» PASSAGE PROVIDED
════════

Pericyte-deficient mouse mutants shows that pericyte deficiency increases the permeability of the BBB to water and a range of low-molecular-mass and high-molecular-mass tracers19,20. Therefore, we speculate that E-pericytes participate in the recovery of the blood-brain barrier (BBB) during the chronic recovery period after ischemic stroke. E-pericytes can return to the blood vessels and perform functions such as maintaining BBB integrity, reducing the entry of harmful substances into the brain, promoting angiogenesis, increasing capillary density, and improving blood supply to facilitate the recovery of neurons and other cells, ultimately promoting self-repair.
Studies in mouse models showed that, in the absence of key TGF β receptors, angiogenesis stalls in the yolk sac at an early stage with fatal consequences21. The effect of endothelial cell-specific knockout of Tgfbr2 on blood vessel development and endothelial function in adult mice is unknown. Firstly, we found that specific knockout of the Tgfbr2 gene in endothelial cells does not affect the function of BBB (Extended Data Fig.6a). At the same time, it also did not affect the expression of the BBB-related protein ZO-1(Extended Data Fig.6b-c). Furthermore, under electron microscopy, the basement membrane remains intact(Extended Data Fig.6d-e), and the tight connections between endothelial cells are normal(Extended Data Fig.6f). There is also no obvisous occurrence of transcytosis phenomena caused by BBB disruption in the endothelial cells(Extended Data Fig.6g). This indicates that knocking out Tgfbr2 in adult mice does not affect the BBB function of vascular endothelial cells.

════════

» EXTRACTED DATA
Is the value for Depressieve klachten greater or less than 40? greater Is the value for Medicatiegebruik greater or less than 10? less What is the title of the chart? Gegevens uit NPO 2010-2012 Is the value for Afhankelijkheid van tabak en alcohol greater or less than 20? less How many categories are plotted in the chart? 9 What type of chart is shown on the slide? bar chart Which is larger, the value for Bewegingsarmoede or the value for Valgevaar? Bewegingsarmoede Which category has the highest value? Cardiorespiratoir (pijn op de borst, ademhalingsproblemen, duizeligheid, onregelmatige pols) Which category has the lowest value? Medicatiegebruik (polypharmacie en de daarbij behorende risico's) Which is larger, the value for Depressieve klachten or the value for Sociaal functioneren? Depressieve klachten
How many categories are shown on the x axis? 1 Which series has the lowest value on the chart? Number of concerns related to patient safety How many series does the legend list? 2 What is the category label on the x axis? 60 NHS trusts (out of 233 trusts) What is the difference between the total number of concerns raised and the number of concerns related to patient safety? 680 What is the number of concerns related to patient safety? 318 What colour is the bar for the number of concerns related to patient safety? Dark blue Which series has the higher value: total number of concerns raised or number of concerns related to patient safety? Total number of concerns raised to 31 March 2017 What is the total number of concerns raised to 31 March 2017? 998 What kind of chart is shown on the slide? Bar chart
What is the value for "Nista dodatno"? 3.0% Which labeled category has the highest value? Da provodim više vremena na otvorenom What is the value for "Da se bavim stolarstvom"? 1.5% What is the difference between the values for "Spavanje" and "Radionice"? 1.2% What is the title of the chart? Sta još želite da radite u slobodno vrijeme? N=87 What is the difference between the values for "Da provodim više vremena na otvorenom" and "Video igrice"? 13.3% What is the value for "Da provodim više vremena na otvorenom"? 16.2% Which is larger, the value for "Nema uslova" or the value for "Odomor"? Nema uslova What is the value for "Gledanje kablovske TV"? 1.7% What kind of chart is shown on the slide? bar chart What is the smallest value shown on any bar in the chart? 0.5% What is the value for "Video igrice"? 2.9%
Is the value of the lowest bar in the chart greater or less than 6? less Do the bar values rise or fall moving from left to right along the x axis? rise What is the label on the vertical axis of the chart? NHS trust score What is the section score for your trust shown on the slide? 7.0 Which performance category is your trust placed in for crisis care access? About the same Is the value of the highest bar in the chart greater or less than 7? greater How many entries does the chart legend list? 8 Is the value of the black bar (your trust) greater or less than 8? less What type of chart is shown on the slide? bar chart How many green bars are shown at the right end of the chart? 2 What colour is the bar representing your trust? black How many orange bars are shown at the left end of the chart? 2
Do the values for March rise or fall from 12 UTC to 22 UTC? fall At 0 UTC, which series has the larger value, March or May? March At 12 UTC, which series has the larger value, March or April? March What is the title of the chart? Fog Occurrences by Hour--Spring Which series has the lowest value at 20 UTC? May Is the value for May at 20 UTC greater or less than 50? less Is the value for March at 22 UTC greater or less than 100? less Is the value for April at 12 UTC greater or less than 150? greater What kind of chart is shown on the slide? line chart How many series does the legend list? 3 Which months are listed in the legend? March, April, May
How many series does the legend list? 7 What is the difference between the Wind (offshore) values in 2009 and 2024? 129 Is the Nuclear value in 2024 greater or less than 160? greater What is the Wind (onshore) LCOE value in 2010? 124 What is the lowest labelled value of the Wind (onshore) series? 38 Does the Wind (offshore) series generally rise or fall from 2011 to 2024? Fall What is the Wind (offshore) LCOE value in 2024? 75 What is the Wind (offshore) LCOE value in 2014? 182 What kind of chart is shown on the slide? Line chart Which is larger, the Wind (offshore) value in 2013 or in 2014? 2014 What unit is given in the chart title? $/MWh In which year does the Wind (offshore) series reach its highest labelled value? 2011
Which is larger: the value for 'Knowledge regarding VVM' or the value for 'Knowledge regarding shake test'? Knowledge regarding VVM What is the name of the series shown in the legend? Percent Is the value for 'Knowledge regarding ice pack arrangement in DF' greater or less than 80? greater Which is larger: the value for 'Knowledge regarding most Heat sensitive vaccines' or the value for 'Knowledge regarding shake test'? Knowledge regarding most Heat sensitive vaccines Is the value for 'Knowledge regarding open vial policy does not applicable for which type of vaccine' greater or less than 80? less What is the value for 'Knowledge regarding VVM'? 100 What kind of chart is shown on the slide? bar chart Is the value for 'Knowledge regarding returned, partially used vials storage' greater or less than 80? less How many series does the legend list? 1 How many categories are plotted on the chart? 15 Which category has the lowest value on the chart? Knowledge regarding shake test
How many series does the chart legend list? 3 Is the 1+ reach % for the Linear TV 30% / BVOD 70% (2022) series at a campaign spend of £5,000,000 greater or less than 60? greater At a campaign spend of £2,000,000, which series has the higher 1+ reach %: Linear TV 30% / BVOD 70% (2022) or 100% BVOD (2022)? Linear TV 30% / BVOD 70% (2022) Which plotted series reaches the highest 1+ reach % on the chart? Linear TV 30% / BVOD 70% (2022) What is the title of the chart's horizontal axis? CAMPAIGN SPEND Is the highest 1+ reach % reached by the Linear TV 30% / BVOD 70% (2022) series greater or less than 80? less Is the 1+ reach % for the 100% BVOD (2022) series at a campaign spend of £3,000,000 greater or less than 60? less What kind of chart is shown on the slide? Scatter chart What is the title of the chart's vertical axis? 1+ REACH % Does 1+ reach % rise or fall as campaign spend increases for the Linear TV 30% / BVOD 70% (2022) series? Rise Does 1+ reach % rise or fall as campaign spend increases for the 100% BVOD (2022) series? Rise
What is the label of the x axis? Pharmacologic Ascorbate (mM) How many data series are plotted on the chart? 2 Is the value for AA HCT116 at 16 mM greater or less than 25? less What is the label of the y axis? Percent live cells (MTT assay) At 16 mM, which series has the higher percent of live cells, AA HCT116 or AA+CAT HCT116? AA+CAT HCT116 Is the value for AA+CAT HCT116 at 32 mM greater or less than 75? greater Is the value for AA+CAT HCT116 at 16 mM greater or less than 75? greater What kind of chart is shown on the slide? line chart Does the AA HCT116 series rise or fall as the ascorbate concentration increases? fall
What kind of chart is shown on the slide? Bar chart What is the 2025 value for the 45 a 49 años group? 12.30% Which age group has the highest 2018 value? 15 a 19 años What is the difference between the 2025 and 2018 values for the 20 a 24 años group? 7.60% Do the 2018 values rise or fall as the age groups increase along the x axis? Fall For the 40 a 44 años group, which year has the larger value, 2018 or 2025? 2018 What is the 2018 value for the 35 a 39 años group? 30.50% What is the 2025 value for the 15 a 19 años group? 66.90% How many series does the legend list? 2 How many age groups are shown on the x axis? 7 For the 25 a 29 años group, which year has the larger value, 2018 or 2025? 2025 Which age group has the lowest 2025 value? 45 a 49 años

════════

» WORK REQUIRED
According to the passage on pericytes and the blood-brain barrier, what happens to angiogenesis in mouse models that lack key TGF β receptors? The entries are separate material with no connection to the passage.

» EXERCISE RESULT
It stalls in the yolk sac at an early stage, with fatal consequences.